The apostle Peter writes his first letter to Christians who find themselves in a culture hostile to the Christian faith. They were most likely not facing official state-sponsored persecution at this stage, but there are many indications throughout the letter that they faced growing social ostracism. They were accused of doing wrong (2:12), suffered for doing good (2:20), had abuse heaped on them (4:4), and were insulted (4:14). Yet the letter throbs with the positive vision of living fruitfully for Christ in such a context.
Peter summarizes the general strategy in 2:12, “Live such good lives among the pagans that, though they accuse you of doing wrong, they may see your good deeds and glorify God on the day he visits us.” This way of living (unpacked in the sections of the letter that follow) will not only be faithful to God, but fruitful too—it is the kind of behavior God can use to draw people to himself.
It protects us from two common mistakes when faced with a hostile culture:
- Assimilation: Christians are to be in the world, but must not blend into it. Peter has already told us to, “abstain from sinful desires, which war against the soul” (2:11).

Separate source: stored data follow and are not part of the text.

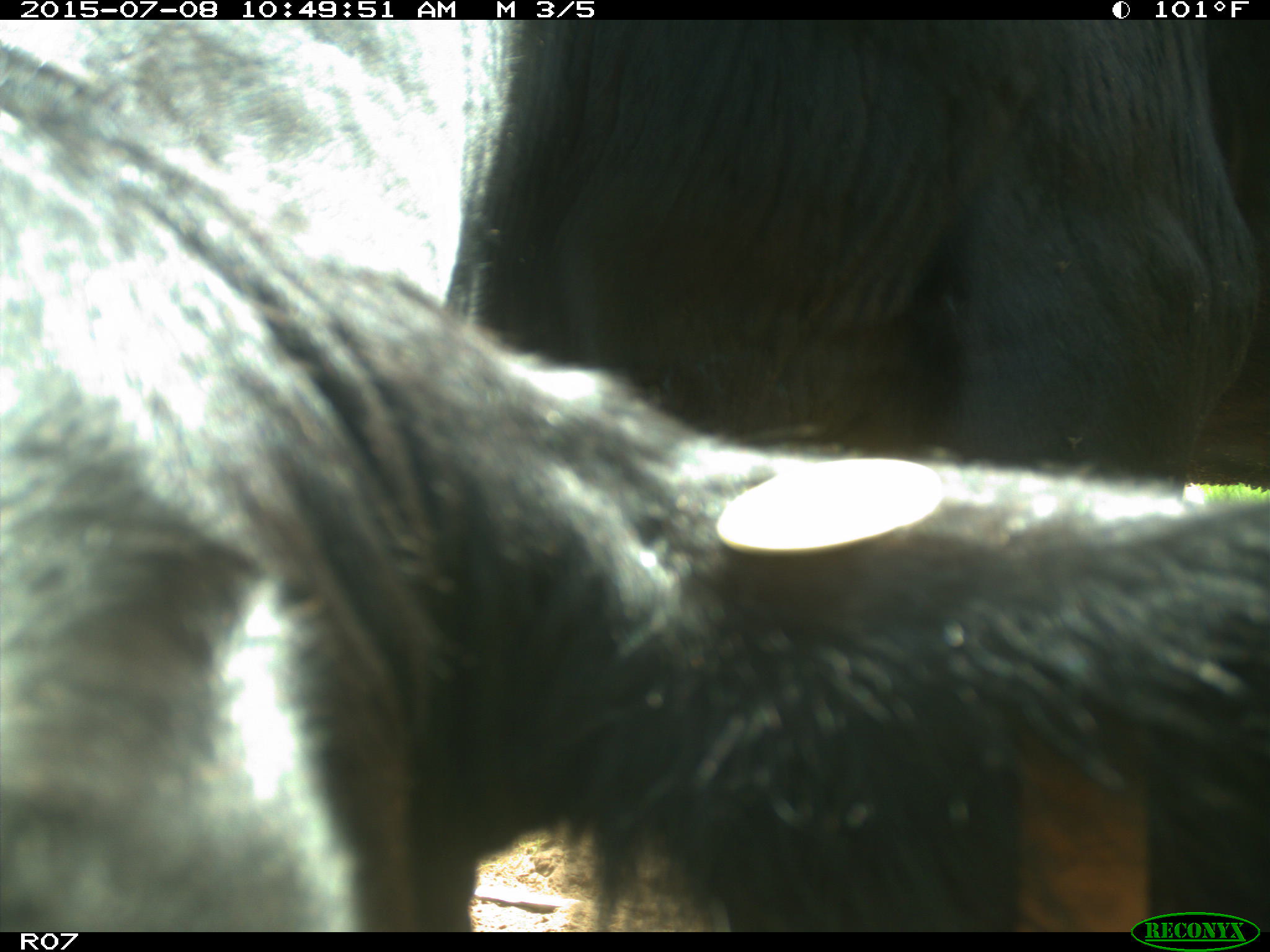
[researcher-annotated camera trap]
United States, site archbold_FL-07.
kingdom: Animalia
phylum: Chordata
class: Mammalia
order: Artiodactyla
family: Bovidae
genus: Bos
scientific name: Bos taurus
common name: domestic cow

- Withdrawal: Christians are not to retreat into a huddle with minimal contact with the outside world.
So in terms of behavior, Christians are to live neither pagan lives among the pagans, nor good lives merely among the Christians, but good lives among the pagans. Such good lives can attract false accusation from some, but can also be a means, in time, of bringing glory to God. Such good deeds may well be what clinches someone’s decision to believe the gospel.

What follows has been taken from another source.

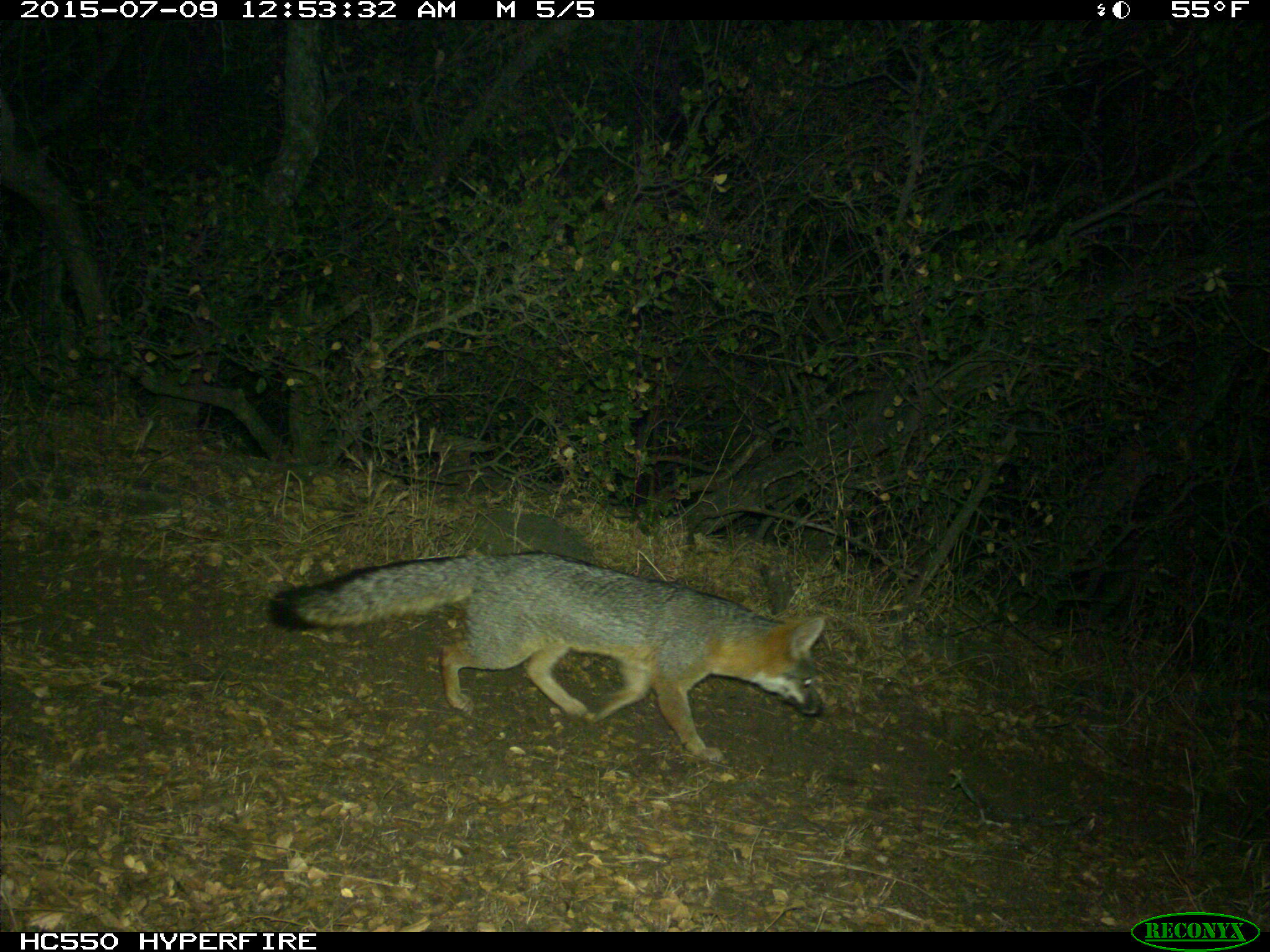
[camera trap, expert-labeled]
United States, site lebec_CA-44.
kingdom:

Alongside our good deeds are to be our ready words: “But in your hearts set apart Christ as Lord. Always be prepared to give an answer to everyone who asks you to give the reason for the hope that you have. But do this with gentleness and respect” (3:15).
Peter packs a lot of important truths into this verse. Notice that he expects authentic Christian living to prompt questions from those around us. Notice, too, that it is our hope that will be particularly provocative. Peter opened his letter by telling us about the “living hope” into which we have been given new birth (1:3). This living hope, properly appropriated, will be conspicuous and compelling. Our center of gravity is not in this world. Such a situation begs questions, and those questions will come.
Therefore, we need to “be prepared” at all times. We need to think through how to give an account of the hope that we have and why we have it, ready to answer the questions our culture will most likely throw at us. The time to think through our response is before such questions are asked. By the time they come it is too late to start preparing. We must be ready.
We must also be respectful and gentle. Our culture may be hostile, and the questions it presents us may come loaded with topspin, but our questioner is always someone worthy of respect, however disdainful they may seem about our faith. And however much they might not be, we are to be gentle—not scoring points or making them look silly. We want to win the person, not the argument.